Happy Saturday (or Caturday, as my son prefers)! Today I am thrilled to report that I had very little to do and got in lots of relaxation time! My husband was working all day, so our son and I shopped a little and had fun making really cute springtime cupcakes together. We started the day with these carrot raisin waffles that I made a large batch of earlier in the week. These are healthy, a family favorite, and another great item to make in bulk ahead of time to make so your busy weekday mornings are easier.

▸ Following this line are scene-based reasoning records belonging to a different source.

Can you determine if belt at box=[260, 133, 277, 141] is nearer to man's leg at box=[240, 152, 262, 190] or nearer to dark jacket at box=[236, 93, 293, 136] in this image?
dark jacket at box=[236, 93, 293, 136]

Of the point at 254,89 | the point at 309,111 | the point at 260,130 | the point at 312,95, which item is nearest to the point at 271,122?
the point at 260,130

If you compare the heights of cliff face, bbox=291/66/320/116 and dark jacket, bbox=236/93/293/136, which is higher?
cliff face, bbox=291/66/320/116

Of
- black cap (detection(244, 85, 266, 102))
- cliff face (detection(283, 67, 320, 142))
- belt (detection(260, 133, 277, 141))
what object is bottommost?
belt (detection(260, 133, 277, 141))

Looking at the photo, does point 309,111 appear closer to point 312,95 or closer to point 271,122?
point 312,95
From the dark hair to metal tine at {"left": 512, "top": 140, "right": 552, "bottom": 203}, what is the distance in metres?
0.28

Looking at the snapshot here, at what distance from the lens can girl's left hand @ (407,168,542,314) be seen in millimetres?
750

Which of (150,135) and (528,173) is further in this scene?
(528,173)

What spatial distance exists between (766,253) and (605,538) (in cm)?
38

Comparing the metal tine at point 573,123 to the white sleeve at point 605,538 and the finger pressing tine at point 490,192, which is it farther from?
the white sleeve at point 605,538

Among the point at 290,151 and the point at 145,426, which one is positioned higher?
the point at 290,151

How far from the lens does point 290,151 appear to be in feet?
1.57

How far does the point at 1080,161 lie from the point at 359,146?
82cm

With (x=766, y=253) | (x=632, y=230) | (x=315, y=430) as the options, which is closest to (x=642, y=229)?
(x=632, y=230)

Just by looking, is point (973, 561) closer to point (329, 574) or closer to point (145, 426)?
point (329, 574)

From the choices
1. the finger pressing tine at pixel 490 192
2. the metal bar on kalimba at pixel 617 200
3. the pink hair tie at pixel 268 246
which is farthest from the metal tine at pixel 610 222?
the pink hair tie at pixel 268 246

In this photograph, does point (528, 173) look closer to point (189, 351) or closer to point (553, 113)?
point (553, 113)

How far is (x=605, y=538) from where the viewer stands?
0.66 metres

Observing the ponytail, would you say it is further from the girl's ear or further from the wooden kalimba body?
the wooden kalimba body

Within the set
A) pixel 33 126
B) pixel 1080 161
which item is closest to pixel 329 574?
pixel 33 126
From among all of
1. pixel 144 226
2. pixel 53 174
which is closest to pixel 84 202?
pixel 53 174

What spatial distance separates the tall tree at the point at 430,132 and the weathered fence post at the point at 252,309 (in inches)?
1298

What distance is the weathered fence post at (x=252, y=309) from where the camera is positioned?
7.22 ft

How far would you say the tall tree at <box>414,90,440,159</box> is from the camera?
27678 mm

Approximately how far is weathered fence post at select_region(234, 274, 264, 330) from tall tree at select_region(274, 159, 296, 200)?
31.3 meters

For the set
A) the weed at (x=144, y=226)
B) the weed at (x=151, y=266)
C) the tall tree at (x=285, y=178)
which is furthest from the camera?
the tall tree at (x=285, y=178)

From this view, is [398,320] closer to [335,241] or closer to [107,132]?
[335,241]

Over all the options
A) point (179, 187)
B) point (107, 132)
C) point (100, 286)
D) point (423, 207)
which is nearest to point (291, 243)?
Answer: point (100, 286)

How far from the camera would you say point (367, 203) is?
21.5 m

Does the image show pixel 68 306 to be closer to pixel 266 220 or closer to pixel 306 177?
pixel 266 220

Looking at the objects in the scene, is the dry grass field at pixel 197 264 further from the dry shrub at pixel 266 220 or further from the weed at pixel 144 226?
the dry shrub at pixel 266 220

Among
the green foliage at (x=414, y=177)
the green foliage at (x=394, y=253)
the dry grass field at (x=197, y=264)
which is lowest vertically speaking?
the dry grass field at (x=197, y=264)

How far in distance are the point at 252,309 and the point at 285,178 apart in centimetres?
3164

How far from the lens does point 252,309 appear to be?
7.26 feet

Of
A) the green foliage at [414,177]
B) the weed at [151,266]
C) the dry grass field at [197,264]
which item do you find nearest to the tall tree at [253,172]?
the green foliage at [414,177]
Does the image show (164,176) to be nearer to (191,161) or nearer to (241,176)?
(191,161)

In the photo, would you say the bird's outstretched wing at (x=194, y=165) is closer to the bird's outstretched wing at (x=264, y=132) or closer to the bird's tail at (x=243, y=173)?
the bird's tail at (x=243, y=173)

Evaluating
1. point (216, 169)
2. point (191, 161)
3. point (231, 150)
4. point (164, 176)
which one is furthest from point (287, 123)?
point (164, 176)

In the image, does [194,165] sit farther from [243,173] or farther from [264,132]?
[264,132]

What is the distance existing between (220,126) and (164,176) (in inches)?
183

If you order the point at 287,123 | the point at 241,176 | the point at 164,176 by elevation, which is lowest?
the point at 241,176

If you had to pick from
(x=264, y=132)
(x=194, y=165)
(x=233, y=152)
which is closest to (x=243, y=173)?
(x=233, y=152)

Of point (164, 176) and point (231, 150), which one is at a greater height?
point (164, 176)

They freeze perfectly.
- 1.5 cups whole wheat flour
- 3 tablespoons brown sugar
- 1.5 teaspoon baking powder
- 1 teaspoon cinnamon
- 1 eggs
- 1-1/4 cup milk (I used almond milk)
- 2 tablespoons vegetable oil
- 3/4 cup grated carrots
- 1/2 cup raisins (optional)
Whisk together dry ingredients in a large mixing bowl. Mix together liquid ingredients in a smaller bowl, then combine into the dry ingredients and mix well. Stir in carrots and raisins (optional – my husband doesn’t like raisins so I split the batter in half to do part with, part without. It doesn’t make any difference in the texture of the finished waffles). Following the directions for your particular waffle iron, place the batter in a preheated waffle iron and cook until golden.
Our waffle iron is the Bella rotating waffle iron and this batter makes three very large, filling waffles. They cook in about five minutes on medium heat. Add some fruit on the side for a perfect breakfast!